# Start of GIVEN TEXT

Author Archive

June 6, 2012

My husband left me for my best friend

by Rod Smith

“My husband left me for my best friend. This not only devastated me but caused my children (and her husband and children) a lot of confusion. I don’t want things back how they were but I do want some peace of mind. Her husband has gone off the rails with anger and I have bordered on depression. How am I supposed to forgive two people who have been so close to me and who have done this bitter thing to people, including children, whom they profess to love?”

My response will focus on you and the double blow you have received.

You have lost two best friends and you have lost them to each other. They have together all of what you once enjoyed and you have none of it.

I do not write this to rub salt into the wound or to tell you what you do not already know – I write it so you may see that your loss is real and at least partially understood.

Your anger and depression is justified. Grieve, wail. Express it in any helpful way over the coming years.

At the same time (in sane, healthy moments) begin to rebuild your life.

It is possible to do both: grieve, build, grieve, and build – just not at the same moments.

June 5, 2012

Affairs are seductive, they seduce you from what’s important

by Rod Smith

Extramarital affairs are very seductive. They appear to offer better, more intense passion than the marriage. Hide and seek will do this, spawning the kind of relationship we wished was possible with a spouse. It’s amazing how “attractive” someone can sound, look and feel when you add large amounts of adrenalin. The secrecy idealizes the other, not love or truth. Deception, the “ducking and diving” past family can give vitality to the stolen hour.

What is so ridiculously seductive (and hurts so badly when the truth comes out) is the belief that affair is about you. Actually, it is about who you are not. It about what you do not represent. You are not the wife or husband; the “routine.” Yours is not the other name on the mortgage, you are not one who owns the other car in the garage. You are not the one whom the children sound like when they are at their worst (and best). It’s not your beauty. It is not your charm (although you might be both beautiful and charming). It is the difference from, the contrast with, what your affair knows. In his or her boredom and selfishness, you become so very appealing in the heat of it all. It’s the contrast he or she “loves.” The secrecy, the chase, the conniving makes it all so surreal and convincing and such a turn on. It is not you. It is not he or she who has met you here in this rendezvous, but the secret itself, the fact that you will share this secret, that’s lighting your fire.

# End of GIVEN TEXT
# Start of INFORMATION SUPPLIED

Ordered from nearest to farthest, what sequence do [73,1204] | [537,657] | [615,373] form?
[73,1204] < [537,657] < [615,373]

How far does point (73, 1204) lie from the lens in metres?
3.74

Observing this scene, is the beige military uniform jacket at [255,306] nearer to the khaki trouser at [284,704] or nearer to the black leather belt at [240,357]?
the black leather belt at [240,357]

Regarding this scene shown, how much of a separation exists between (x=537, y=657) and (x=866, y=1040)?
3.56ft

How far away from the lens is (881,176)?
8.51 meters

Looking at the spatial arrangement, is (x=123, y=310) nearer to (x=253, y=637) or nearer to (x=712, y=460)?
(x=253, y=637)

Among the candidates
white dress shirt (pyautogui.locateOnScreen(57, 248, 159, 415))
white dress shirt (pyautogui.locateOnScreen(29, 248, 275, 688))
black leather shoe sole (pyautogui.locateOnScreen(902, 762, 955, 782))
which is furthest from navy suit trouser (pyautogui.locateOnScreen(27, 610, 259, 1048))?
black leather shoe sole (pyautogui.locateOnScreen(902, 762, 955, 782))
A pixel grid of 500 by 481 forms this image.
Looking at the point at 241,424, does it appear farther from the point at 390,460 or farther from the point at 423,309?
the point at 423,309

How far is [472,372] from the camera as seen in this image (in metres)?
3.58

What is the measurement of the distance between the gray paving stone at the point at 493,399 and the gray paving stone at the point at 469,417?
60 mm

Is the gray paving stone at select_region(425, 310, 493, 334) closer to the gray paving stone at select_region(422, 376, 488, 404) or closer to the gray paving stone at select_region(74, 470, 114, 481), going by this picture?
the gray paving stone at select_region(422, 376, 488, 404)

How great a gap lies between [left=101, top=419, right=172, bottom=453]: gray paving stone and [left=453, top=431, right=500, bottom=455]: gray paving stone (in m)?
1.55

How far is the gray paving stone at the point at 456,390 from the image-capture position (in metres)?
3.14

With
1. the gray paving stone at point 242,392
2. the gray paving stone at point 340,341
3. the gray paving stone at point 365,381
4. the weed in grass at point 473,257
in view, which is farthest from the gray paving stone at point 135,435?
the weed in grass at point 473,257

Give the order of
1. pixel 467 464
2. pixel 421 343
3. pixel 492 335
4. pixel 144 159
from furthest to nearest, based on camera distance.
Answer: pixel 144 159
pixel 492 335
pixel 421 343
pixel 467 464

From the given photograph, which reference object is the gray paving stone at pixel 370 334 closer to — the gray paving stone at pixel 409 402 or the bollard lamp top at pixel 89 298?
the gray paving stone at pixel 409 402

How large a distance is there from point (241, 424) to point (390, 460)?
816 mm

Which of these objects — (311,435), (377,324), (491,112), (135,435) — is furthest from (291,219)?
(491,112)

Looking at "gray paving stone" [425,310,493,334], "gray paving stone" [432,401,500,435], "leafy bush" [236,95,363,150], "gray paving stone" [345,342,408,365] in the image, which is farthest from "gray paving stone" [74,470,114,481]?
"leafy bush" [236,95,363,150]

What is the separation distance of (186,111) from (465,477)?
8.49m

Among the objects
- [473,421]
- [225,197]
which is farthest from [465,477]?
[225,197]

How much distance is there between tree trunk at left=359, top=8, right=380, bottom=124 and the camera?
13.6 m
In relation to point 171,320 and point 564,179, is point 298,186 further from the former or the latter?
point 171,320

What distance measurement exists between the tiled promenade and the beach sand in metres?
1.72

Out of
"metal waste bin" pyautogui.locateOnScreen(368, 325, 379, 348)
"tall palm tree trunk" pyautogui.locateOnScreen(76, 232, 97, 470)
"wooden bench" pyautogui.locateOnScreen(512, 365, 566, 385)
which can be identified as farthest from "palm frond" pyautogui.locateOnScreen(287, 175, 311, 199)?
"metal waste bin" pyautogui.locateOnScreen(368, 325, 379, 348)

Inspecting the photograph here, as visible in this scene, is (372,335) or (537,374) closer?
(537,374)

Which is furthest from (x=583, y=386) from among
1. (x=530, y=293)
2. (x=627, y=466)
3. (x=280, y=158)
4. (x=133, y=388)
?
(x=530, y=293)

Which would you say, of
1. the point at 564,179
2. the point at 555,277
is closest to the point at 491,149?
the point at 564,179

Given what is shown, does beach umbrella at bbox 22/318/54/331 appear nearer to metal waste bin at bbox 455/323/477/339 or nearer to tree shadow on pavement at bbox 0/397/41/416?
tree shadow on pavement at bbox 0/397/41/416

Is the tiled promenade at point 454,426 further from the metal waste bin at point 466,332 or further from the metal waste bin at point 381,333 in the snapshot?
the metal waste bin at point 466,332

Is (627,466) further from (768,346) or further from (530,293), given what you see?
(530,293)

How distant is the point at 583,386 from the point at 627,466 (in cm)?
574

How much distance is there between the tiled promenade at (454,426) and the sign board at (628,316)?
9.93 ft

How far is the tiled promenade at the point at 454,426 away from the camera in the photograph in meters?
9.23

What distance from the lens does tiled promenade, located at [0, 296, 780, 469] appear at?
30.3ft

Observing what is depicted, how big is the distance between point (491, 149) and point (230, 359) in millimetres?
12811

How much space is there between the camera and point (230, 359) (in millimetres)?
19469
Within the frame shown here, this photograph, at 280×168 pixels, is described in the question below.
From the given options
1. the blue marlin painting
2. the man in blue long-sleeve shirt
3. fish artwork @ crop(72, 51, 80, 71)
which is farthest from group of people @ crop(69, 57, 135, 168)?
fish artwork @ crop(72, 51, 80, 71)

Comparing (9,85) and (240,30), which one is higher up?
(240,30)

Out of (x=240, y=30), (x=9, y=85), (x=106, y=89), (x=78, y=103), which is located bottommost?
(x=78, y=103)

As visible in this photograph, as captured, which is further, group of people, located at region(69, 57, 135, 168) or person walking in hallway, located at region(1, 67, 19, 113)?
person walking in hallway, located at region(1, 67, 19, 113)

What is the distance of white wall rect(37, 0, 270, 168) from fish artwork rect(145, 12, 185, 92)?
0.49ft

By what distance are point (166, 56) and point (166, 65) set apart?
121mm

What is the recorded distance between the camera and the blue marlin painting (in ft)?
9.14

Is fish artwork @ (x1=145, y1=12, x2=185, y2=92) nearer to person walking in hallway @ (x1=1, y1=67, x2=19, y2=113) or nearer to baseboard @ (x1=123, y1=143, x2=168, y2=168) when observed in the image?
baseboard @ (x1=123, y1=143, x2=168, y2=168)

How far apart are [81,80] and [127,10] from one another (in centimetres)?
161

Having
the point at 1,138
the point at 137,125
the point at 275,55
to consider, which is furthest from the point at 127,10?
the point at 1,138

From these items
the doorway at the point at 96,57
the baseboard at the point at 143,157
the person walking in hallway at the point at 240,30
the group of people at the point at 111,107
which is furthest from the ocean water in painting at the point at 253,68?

# End of INFORMATION SUPPLIED

_WHAT NEEDS TO BE DONE_
Can you copy the advice column word for word from "I do not write" to "rebuild your life."?

_RESPONSE_
I do not write this to rub salt into the wound or to tell you what you do not already know – I write it so you may see that your loss is real and at least partially understood.

Your anger and depression is justified. Grieve, wail. Express it in any helpful way over the coming years.

At the same time (in sane, healthy moments) begin to rebuild your life.